▸ **Exercise**: Scan the entries for the word "United", and copy every line where it appears.

▸ **Data**:
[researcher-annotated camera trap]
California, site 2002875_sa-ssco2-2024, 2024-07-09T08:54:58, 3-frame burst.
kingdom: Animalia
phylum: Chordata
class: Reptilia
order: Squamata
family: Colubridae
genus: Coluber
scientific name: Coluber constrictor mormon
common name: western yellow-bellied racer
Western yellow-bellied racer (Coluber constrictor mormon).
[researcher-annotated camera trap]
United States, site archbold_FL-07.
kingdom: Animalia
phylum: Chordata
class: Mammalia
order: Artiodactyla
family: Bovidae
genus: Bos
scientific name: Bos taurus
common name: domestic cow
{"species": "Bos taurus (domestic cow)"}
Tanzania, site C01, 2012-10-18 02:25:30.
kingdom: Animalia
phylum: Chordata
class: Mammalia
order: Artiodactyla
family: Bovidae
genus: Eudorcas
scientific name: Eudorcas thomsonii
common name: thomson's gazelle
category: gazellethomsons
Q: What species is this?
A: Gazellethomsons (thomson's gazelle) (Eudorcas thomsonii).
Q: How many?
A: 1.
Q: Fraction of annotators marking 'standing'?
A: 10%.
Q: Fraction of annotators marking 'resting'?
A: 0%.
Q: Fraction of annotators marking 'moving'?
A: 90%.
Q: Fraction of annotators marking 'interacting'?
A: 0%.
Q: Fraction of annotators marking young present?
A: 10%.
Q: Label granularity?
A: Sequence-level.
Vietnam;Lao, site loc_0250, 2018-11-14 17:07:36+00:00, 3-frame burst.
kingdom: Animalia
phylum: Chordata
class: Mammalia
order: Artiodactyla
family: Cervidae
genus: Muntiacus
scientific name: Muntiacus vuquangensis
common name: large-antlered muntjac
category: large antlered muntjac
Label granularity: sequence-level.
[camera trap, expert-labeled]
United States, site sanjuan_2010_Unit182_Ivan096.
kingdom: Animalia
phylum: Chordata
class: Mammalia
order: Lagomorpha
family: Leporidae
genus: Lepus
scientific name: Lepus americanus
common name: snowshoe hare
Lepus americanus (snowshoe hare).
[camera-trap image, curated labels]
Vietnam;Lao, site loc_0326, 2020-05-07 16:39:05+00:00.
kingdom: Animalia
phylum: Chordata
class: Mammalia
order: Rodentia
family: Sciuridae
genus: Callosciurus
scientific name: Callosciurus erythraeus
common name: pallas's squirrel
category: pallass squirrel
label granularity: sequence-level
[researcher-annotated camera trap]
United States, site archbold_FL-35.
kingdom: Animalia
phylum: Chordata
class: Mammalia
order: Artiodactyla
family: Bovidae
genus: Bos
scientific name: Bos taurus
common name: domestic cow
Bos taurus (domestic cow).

▸ **Solution below**:
United States, site archbold_FL-07.
United States, site sanjuan_2010_Unit182_Ivan096.
United States, site archbold_FL-35.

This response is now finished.